Out of the 106 people that were on the plane, only nine survived, and out of the nine, only one didn’t have any injuries, that one was me. I was depressed for two years but God broke that.
As an abuse survivor, encourage someone who has been abused
Until someone has been through abuse, you really don’t understand what you’re talking about. For me, this abuse happened at age four and I blocked it from my mind and it wasn’t until I was with my boyfriend (now husband) that he started getting me to talk about situations that had happened to me as an adult. He would say, “Oh! It makes sense now, it is because of the abuse”. I would say “No, it doesn’t make sense. How can something that happened to me at age four be affecting me at age 29?” Until I read a book called Healing in Hurting Places by Caren Hilley, and her experiences were mirroring experiences that I’ve had.
I wondered if what my husband meant was that my experiences were responsible for what had been affecting me. So, it’s not as if people want to relive it or be in that state, they don’t realise that if you don’t deal with that stuff, it’s going to be affecting you whether you admit it or not. So, it gets to a point when you have to address it and heal from it.
You need to speak up, don’t let anybody silence you. Now, beyond speaking, you need to heal and when you heal, it must be your life’s work to bring other people into healing. If you are there and you’re feeling like you don’t understand what’s going on, you don’t understand where your life is going, look at me, if God can do it for me, He can do it for you. If God can turn my story around, He can do it for you.
But do you know what? You need to stop fighting Him. The solution you are asking for is with Him. So, do therapy because it helps you to live in the present, but God helps you to prepare for a future He has suited for you.
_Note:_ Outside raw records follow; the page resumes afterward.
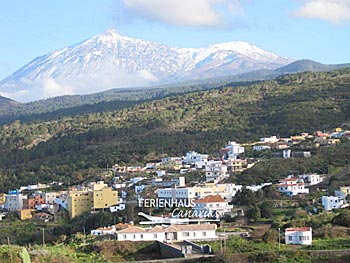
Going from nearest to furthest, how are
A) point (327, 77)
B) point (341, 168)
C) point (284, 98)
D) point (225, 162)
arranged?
point (341, 168), point (225, 162), point (284, 98), point (327, 77)

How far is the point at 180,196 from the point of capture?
42.1m

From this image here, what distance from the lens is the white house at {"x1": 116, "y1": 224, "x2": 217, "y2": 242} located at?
86.4 ft

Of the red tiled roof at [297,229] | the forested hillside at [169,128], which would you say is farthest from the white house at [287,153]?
the red tiled roof at [297,229]

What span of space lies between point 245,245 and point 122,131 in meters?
57.3

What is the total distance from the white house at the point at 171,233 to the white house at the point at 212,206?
820cm

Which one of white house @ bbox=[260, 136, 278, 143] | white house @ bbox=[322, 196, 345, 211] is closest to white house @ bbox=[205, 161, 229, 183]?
white house @ bbox=[260, 136, 278, 143]

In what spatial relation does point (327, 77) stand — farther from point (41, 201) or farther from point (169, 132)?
point (41, 201)

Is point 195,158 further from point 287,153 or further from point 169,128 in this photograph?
point 169,128

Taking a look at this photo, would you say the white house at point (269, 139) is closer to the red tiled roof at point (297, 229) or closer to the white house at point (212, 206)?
the white house at point (212, 206)

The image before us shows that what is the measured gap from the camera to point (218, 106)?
89438 millimetres

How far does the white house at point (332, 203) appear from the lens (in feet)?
109

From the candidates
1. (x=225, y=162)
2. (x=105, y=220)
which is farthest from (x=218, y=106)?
(x=105, y=220)

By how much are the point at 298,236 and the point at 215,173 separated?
1073 inches

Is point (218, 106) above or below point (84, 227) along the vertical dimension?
above
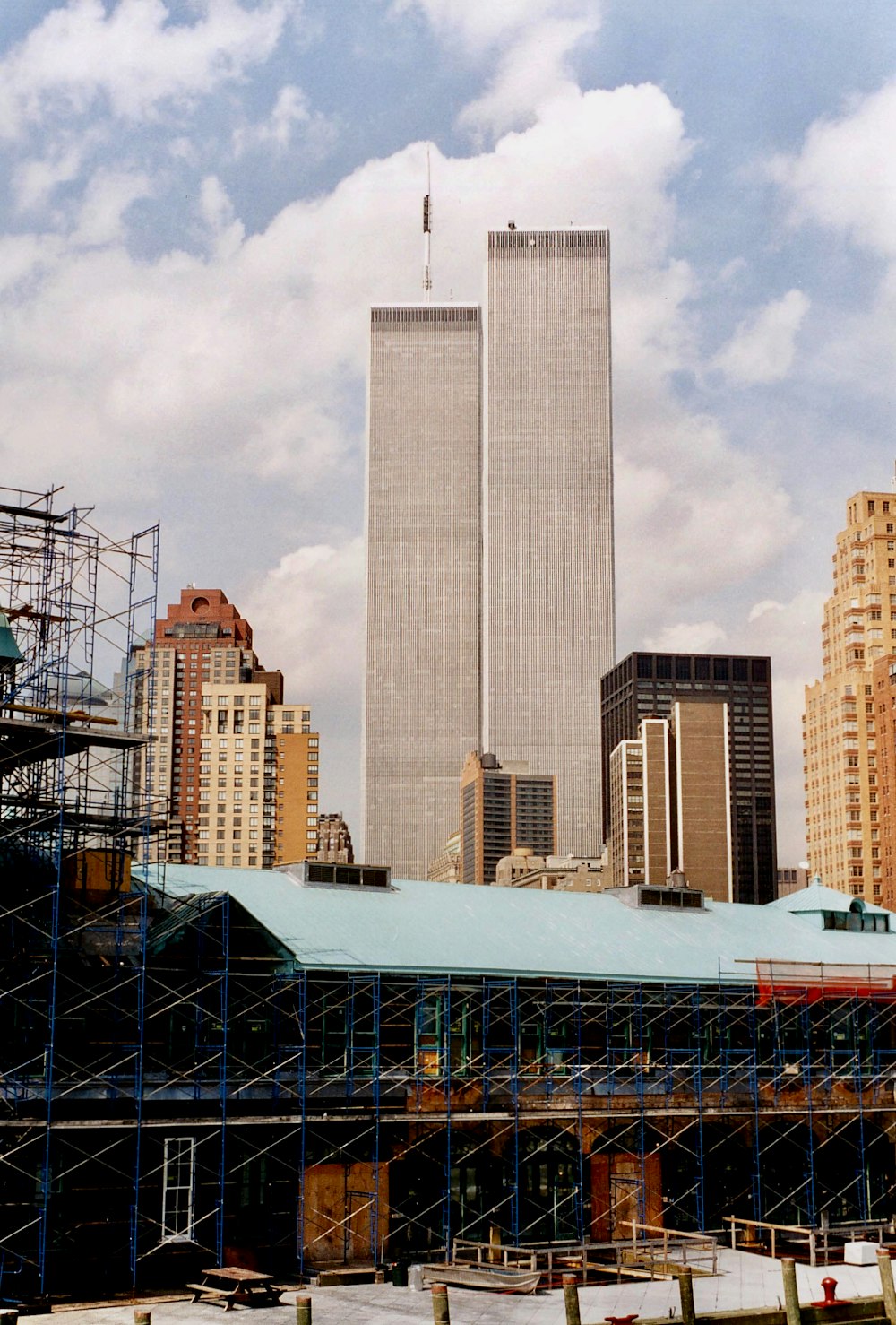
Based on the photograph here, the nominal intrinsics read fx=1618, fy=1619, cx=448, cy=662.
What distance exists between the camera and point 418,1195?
53.5m

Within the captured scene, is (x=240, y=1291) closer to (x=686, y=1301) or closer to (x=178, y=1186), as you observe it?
(x=178, y=1186)

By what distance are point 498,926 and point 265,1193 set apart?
14712 millimetres

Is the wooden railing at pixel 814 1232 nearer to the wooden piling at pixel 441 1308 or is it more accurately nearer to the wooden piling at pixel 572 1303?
the wooden piling at pixel 572 1303

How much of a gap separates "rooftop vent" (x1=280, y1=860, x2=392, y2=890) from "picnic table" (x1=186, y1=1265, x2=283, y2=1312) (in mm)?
17814

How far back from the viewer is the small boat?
4706 cm

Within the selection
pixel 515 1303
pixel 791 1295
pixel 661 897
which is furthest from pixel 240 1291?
pixel 661 897

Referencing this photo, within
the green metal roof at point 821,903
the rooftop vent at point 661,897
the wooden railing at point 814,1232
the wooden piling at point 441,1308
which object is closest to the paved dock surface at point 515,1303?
the wooden railing at point 814,1232

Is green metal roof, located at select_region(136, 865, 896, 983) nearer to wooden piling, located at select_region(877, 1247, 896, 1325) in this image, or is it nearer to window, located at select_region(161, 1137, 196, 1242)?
window, located at select_region(161, 1137, 196, 1242)

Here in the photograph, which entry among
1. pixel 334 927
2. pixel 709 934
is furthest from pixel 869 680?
pixel 334 927

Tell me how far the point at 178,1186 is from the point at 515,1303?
1083cm

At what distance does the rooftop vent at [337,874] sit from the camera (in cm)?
6062

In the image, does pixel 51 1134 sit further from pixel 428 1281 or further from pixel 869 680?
pixel 869 680

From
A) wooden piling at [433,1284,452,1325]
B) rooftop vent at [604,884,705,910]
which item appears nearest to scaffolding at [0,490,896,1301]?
rooftop vent at [604,884,705,910]

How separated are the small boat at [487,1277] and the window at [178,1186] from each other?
24.0 ft
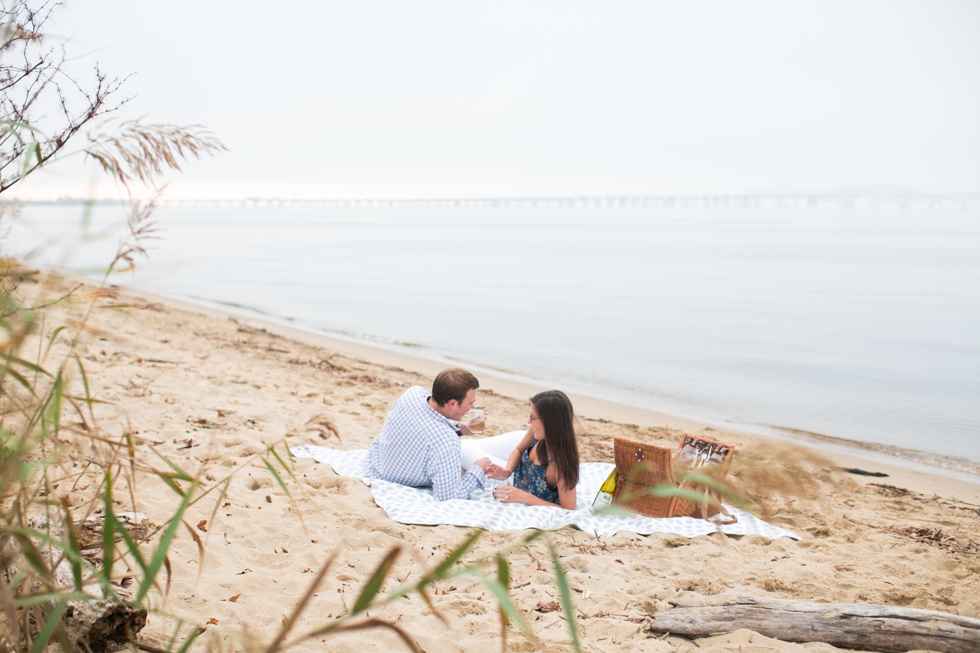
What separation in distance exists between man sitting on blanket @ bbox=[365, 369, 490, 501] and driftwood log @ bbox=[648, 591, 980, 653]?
1.98m

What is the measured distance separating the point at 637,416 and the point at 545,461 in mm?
4739

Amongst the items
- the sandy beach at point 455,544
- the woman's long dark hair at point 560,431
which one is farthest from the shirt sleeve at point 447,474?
the woman's long dark hair at point 560,431

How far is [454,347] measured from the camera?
14344mm

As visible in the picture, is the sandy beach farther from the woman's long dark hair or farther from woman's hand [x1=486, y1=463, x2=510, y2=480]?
woman's hand [x1=486, y1=463, x2=510, y2=480]

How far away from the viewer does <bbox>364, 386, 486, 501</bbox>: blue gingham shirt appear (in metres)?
5.00

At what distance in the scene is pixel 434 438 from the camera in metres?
5.02

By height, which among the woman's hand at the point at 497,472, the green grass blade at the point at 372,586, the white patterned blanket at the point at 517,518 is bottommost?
the white patterned blanket at the point at 517,518

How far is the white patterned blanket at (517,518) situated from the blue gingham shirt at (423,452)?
8 cm

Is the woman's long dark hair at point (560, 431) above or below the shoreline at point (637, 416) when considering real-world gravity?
above

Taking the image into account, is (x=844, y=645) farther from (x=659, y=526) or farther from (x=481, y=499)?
(x=481, y=499)

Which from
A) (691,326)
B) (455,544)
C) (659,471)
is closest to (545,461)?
(659,471)

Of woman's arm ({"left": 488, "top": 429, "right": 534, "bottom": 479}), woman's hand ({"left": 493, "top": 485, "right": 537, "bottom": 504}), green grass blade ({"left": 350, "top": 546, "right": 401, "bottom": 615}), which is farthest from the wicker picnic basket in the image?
green grass blade ({"left": 350, "top": 546, "right": 401, "bottom": 615})

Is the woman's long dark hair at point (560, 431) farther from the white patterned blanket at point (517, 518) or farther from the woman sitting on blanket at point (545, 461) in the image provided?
the white patterned blanket at point (517, 518)

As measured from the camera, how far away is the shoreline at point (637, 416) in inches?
285
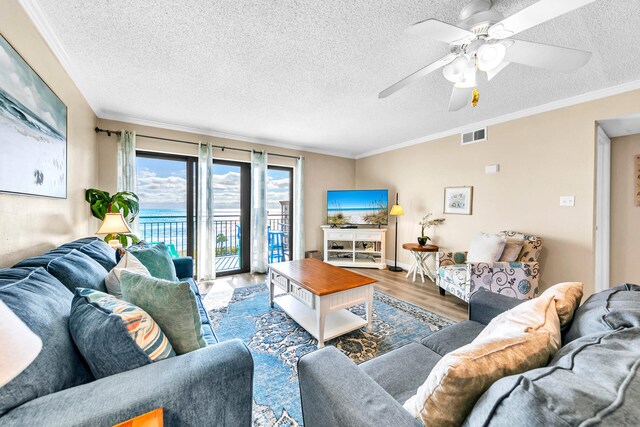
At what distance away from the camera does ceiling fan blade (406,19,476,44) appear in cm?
121

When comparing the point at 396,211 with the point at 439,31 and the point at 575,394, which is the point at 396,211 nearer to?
the point at 439,31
Go through therapy, but after therapy has stopped, that’s when your work with the Holy Ghost begins and God will now show you that there is much to live for, there is a glorious future, that’s why the devil has been fighting you.
I’m rooting for you and your success. The world has need of you and you are going to shine, so please, shine!
Women supporting women, how realistic?
My first job in advertising, I had a boss called Angela, which is a derivation from ‘Angel’, but this lady was the complete opposite of her name. It was a horrible experience. She made grown men cry. But I have also experienced the support and love of women. There are so many people that God has blessed me with, but I always tell people that there will be bad apples and so on, but if you now begin to change yourself because of those bad experiences, you close your heart from the good experiences that God has for you.
It’s up to us now to make sure we’re creating an environment that fosters blessings, progress, that makes celebrating another person easy. It doesn’t take anything from you to help and celebrate the next person. The more you actually help people, the more influence expands.